• OBJECTIVE: Leave the pictures out and quote only the lines from the one with "Which is it" down to the end of the listing below.

== DATA SHOWN ==

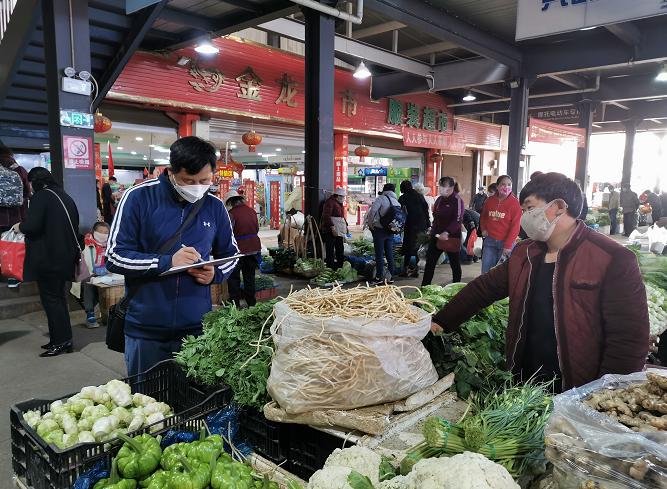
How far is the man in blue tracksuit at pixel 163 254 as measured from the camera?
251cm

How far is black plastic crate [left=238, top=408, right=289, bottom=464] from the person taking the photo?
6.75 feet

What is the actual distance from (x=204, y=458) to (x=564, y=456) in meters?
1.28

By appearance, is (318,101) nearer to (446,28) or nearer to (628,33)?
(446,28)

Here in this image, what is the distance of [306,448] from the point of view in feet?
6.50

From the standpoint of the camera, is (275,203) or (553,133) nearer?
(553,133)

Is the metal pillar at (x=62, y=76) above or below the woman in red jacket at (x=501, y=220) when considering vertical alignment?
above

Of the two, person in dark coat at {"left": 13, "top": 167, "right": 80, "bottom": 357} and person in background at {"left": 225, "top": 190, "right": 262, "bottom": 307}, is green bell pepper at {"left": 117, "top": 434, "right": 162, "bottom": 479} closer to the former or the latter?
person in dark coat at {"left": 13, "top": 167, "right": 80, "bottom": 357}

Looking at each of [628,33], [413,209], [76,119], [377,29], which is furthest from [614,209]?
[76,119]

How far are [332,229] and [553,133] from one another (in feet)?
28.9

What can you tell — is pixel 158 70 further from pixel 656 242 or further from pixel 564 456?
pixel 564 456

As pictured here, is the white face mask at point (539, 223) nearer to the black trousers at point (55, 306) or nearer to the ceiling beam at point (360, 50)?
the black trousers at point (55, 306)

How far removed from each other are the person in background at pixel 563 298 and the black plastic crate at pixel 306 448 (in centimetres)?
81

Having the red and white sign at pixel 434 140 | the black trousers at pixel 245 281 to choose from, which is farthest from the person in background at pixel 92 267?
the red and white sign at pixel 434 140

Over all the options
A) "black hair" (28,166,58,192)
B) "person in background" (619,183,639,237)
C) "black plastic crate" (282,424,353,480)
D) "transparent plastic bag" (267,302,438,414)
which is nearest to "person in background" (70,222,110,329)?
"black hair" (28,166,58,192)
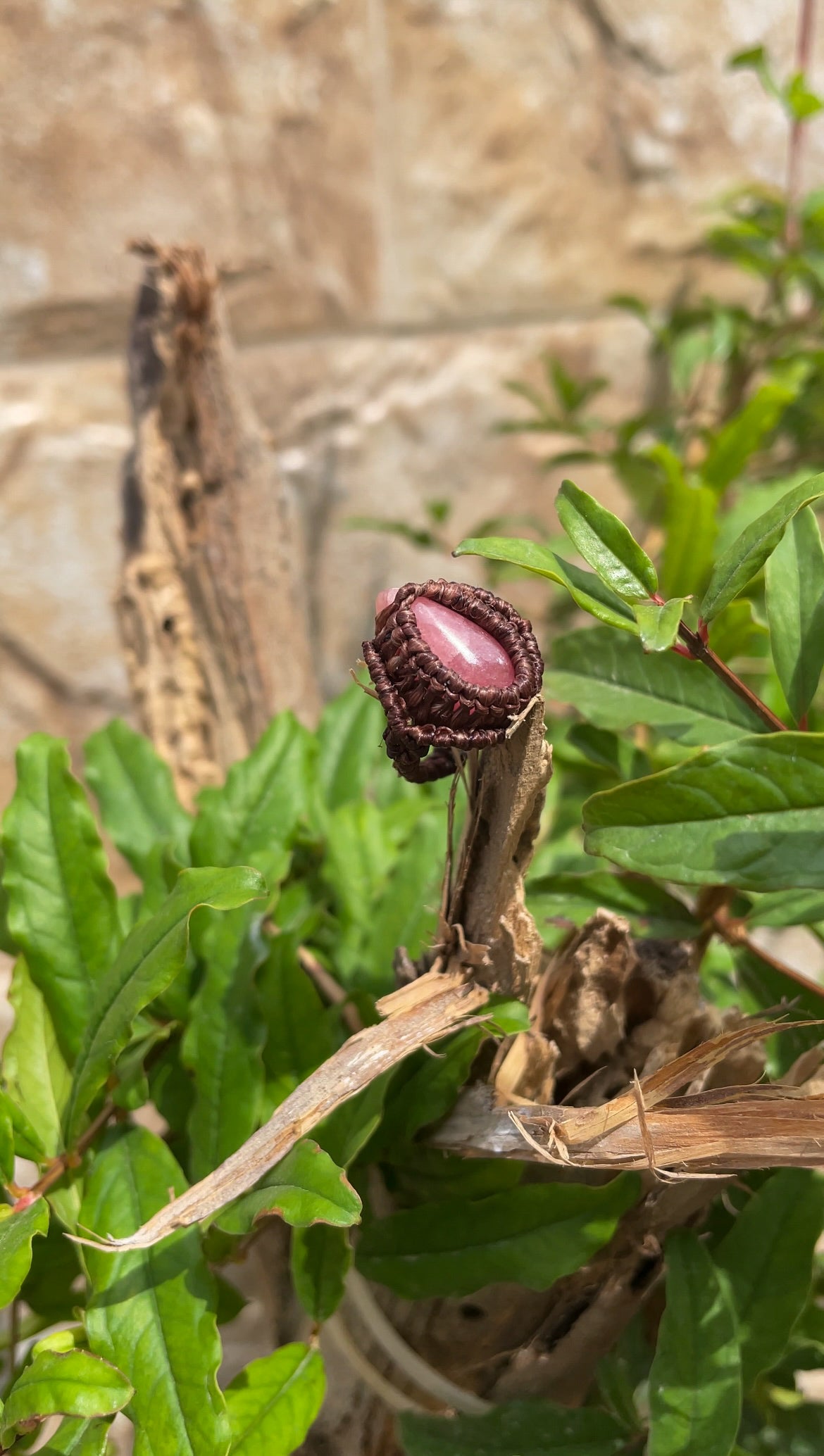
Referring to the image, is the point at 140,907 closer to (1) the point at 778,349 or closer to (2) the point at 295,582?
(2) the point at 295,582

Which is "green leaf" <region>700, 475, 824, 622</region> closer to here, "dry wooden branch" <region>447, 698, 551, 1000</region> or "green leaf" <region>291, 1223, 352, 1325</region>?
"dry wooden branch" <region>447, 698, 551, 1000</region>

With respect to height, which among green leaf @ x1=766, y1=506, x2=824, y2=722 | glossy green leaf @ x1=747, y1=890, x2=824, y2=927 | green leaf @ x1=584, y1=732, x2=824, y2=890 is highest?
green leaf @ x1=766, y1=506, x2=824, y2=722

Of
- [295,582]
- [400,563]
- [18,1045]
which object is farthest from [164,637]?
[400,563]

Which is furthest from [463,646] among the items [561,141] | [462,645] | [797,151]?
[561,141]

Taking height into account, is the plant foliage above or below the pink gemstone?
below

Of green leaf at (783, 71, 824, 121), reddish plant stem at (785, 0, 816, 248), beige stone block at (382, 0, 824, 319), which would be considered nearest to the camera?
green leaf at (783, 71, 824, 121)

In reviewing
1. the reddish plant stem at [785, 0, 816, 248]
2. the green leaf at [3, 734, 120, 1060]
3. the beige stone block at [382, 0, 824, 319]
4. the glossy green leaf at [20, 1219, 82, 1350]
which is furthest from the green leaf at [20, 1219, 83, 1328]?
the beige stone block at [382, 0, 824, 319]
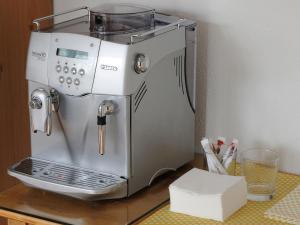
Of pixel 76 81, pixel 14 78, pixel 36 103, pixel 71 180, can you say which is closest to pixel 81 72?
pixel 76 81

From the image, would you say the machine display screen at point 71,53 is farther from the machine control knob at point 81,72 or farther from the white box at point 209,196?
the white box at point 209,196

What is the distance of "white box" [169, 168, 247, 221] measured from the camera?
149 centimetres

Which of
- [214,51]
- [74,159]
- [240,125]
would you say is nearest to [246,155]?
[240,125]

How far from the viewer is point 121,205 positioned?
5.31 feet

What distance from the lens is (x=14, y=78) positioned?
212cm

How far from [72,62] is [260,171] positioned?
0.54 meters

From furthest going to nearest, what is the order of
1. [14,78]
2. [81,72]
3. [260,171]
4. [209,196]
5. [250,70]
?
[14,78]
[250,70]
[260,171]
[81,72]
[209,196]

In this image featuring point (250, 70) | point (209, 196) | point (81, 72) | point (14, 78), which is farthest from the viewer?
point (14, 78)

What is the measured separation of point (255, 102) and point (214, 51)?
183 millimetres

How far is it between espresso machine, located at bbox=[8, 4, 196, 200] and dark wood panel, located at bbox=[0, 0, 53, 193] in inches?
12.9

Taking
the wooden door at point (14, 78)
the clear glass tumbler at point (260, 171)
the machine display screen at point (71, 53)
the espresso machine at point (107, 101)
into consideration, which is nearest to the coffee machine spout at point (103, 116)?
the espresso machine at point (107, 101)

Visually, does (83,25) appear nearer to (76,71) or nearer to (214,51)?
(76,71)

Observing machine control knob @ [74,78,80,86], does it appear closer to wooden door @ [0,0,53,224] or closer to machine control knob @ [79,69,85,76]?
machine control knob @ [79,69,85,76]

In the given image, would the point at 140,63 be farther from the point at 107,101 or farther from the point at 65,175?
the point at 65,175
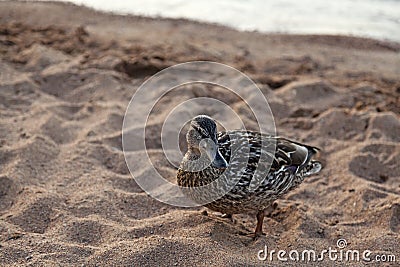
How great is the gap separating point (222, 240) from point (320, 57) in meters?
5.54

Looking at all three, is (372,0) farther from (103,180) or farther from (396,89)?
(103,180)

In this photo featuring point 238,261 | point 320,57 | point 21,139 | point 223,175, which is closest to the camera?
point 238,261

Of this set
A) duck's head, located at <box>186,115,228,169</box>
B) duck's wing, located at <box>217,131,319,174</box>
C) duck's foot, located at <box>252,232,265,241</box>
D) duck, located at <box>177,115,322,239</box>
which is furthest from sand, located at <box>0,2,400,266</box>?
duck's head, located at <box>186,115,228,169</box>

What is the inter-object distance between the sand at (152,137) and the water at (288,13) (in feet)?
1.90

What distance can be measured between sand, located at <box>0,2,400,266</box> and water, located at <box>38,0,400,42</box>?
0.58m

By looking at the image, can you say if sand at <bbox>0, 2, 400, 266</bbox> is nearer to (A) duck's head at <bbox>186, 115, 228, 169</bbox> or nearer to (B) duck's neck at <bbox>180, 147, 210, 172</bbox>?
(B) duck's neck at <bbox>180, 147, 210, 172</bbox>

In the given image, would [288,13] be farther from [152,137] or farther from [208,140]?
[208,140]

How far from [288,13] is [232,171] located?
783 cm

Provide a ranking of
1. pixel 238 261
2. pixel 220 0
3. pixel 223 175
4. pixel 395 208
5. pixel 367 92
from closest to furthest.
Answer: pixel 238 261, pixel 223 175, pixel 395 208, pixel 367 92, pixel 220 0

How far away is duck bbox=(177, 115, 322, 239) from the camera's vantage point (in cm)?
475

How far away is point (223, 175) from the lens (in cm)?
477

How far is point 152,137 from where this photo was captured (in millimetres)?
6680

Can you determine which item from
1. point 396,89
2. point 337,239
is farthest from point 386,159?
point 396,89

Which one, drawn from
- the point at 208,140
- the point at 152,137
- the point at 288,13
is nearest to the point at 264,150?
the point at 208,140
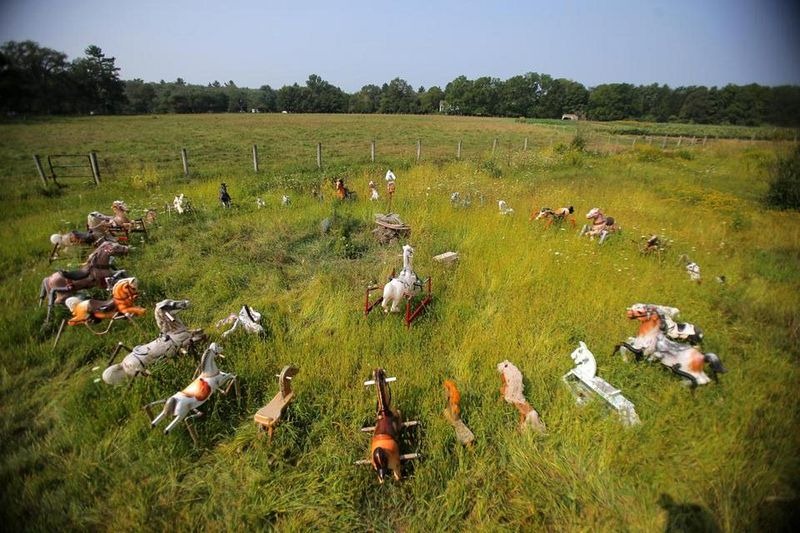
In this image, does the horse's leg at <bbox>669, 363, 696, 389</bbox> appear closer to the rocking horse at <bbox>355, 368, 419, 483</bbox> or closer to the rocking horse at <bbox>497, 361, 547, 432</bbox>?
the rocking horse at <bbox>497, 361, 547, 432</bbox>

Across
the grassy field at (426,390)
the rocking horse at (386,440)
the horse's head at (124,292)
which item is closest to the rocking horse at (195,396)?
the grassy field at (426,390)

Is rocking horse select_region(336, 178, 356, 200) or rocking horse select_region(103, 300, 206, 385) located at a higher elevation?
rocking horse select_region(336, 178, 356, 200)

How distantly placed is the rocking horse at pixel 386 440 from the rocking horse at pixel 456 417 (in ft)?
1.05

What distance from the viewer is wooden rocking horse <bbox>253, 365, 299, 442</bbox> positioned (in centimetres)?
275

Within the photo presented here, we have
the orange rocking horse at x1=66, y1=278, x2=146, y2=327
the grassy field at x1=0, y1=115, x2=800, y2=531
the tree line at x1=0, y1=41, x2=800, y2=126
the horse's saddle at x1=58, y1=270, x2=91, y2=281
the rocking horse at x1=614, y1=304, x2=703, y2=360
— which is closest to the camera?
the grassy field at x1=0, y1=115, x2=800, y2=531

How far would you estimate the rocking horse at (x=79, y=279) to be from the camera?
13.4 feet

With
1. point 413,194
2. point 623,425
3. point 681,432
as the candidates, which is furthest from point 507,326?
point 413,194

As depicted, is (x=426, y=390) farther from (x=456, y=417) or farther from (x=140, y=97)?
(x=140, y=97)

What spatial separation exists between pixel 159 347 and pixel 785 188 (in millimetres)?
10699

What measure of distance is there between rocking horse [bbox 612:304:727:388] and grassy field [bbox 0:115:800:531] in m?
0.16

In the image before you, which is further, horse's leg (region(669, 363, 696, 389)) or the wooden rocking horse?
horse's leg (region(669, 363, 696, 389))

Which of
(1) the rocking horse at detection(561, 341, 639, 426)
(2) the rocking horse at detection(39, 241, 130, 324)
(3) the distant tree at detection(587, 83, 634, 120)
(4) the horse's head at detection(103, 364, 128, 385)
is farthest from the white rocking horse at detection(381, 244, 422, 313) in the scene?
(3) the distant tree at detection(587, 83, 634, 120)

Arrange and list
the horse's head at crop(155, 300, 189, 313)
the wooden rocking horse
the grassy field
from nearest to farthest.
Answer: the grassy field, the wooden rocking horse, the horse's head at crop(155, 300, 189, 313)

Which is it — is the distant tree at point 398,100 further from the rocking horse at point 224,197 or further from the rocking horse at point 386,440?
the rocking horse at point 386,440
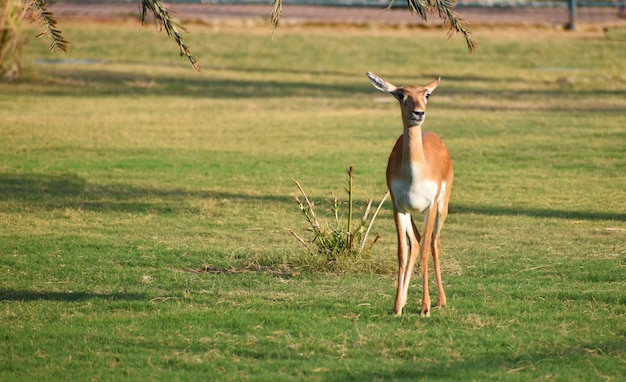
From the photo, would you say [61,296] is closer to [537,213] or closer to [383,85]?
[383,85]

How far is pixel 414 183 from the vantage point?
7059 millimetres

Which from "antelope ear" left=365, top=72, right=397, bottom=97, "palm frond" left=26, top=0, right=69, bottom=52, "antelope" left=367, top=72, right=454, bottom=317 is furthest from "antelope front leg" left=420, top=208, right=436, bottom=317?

===

• TASK OUTPUT:
Which is it — is the distant tree at point 398,100 further from the rocking horse at point 224,197 or further from the rocking horse at point 386,440?
the rocking horse at point 386,440
From the photo, would you say [61,296] is closer to [537,213] or closer to [383,85]?
[383,85]

How far is pixel 414 183 from the vantage point?
7059 millimetres

Which from "antelope ear" left=365, top=72, right=397, bottom=97, "palm frond" left=26, top=0, right=69, bottom=52, "antelope" left=367, top=72, right=454, bottom=317 is furthest from "antelope front leg" left=420, top=208, right=436, bottom=317?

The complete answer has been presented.